Now that the acting is put aside, let’s talk plot next. Jason Bourne’s plot is decent, a very technical movie that explores the complex web of lies the agency likes to weave. This film does a great job of reintroducing the classic hero (though the opening is a little slow) and helps get the audience prepped for the tale at hand. The focus of this movie involves explaining a little more about Bourne’s origin stories and just who is the source of all his anger is. While certainly not the most unique tale I have ever seen, it does fit well with the Bourne universe and provides the backbone for all the chaos to be had. And perhaps my favorite part of it all was the exciting finish.
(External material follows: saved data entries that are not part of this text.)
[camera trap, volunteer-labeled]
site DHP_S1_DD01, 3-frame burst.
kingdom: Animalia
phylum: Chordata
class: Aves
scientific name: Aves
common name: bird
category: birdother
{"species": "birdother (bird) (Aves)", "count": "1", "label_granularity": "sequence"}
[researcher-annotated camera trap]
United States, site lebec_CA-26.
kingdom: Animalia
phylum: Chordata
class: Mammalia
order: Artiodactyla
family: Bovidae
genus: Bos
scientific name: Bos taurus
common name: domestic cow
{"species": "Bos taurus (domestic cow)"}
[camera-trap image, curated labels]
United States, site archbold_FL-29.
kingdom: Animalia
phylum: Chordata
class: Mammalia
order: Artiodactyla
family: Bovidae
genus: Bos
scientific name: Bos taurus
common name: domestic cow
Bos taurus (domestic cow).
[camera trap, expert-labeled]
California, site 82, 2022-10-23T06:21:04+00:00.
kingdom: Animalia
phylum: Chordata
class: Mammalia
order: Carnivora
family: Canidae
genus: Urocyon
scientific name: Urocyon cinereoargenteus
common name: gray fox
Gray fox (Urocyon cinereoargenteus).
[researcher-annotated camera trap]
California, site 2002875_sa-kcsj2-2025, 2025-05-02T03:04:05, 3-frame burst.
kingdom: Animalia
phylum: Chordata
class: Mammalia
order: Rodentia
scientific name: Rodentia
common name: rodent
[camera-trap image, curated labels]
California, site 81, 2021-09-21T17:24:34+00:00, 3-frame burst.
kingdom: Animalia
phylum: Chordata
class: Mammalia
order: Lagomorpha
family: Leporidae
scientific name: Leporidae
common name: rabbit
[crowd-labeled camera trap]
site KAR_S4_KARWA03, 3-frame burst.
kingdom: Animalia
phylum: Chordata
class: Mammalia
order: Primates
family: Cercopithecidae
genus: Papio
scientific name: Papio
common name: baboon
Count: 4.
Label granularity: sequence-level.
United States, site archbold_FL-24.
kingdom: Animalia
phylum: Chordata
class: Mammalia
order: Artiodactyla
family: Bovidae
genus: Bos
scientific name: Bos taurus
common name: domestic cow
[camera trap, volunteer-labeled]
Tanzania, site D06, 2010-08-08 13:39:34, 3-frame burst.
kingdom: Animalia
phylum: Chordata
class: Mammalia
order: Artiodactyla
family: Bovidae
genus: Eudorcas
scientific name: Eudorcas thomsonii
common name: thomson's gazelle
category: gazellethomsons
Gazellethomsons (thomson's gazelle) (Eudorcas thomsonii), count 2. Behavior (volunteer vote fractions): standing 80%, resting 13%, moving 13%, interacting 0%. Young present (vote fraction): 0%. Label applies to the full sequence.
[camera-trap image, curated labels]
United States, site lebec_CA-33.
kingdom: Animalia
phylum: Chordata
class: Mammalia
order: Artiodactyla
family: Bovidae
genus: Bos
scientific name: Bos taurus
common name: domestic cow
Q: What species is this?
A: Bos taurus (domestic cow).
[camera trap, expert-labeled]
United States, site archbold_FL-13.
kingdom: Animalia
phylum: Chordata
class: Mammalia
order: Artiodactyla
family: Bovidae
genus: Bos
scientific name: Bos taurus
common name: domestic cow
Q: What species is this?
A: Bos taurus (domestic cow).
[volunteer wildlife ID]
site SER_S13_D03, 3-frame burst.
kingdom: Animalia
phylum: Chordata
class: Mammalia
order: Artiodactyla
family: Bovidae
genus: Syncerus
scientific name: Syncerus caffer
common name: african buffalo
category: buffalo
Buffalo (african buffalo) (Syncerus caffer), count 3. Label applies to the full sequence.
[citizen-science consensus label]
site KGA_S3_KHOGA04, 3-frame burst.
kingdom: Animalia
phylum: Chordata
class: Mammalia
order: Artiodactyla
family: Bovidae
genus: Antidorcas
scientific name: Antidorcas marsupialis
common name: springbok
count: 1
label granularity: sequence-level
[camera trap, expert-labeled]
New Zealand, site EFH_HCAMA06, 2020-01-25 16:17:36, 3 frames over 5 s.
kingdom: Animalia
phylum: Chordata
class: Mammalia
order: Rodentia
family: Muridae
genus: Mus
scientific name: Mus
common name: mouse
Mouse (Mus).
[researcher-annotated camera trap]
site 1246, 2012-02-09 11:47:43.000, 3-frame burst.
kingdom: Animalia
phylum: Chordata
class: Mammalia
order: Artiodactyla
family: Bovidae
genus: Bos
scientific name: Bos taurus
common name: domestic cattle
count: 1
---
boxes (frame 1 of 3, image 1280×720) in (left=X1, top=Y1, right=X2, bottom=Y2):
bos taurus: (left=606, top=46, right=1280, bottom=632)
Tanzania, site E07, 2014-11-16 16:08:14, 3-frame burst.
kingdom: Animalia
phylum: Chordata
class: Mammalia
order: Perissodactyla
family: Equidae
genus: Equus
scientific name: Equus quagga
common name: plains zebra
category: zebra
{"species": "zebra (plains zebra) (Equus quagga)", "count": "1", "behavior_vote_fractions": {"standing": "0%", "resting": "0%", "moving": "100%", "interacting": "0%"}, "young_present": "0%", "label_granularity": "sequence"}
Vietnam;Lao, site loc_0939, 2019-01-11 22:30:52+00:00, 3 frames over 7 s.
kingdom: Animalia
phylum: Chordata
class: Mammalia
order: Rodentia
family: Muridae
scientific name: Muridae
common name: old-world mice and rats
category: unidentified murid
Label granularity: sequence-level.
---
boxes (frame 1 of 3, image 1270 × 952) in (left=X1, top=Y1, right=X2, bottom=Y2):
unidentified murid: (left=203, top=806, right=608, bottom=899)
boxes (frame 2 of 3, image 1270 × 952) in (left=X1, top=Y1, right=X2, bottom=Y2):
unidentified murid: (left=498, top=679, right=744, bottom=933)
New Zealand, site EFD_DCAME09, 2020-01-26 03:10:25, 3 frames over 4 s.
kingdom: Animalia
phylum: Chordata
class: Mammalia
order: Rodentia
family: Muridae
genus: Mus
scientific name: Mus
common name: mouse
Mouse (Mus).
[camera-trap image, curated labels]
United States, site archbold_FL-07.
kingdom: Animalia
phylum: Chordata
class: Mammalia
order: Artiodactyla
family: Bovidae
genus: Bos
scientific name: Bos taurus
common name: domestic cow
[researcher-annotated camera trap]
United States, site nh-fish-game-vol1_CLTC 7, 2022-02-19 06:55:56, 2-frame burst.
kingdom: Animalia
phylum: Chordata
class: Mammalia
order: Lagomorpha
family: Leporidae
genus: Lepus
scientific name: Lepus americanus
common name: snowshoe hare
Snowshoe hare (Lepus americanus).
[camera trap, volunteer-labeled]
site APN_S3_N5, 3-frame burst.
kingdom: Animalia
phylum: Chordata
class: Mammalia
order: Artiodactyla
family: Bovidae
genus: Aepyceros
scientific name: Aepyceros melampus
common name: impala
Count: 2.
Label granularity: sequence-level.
Speaking of the finale, man did Bourne’s tale end with a bang. All of the tension comes to full boil, forcing Bourne and his allies to make some hasty decisions that leads to adrenaline pumping chases. What starts out as a foot race quickly amps up to vehicles and gunplay where the special effects come to full life and the sound grips you harder than a vice grip. Yes it is a bit over the top, and the amount of damage is ridiculous, but it certainly is good for a laugh.

 

 

 

 

The BAD

  • Slow to take off
  • Action masked as lots of walking
  • Nicky Parsons limited role

 

I already mentioned this, but the Borne movie took a little time to take off for me. Yes, the set up is building some tension, but it took a little too long to get to the good action parts. There wasn’t as much drive to the set up and the dry dialogue did not help things along at all. Maybe if there had been a little more emotion in our characters or some symphony score to amp it up it could have been better for me. However, the slowness is forgotten once you get to that first chase scene that proved Bourne still had skills, outside of punching untrained guys.

And then the action hits the wall that makes you wonder how it is considered the most action packed of the series. After the chase scene, most of the action is actually our cast speed walking around various cities in an attempt to escape the technology superior government. While the cinematography certainly gave you great shots of these locations, seeing the actors get a good cardio workout is not my ideal vision of action. Seriously, I was waiting for the Lord of the Rings walking music to play. Even when the action scenes hit, the camera work got quite shaky and could be difficult to follow at times. At least the finale restored my faith in the series a bit.

And finally Nicky Parsons. The woman was certainly awesome in the first trilogy, but in this movie she was robbed of the much needed screen time. As impressive as she was in the opening, her character exited the stage too soon to satisfy the promise the trailers provided. Maybe the story, the action, or the delivery could have been more exciting had they teamed up some more.

 

The VERDICT

 

            The fifth Bourne movie has everything you expect in the series including a convoluted plot, intense chase scenes, decent gunplay, and emotionless flat characters who only care to kick butt. While I don’t agree that it is the best movie of the series, it still fit in well with the series and provided some entertainment. True, I did want a faster tale, better action, and a little deeper story, but hey there is always another movie to accomplish that goal. Would I recommend it for a theater visit? I can say yes, especially for die hard fans of the series, but would suggest other films in place of this one.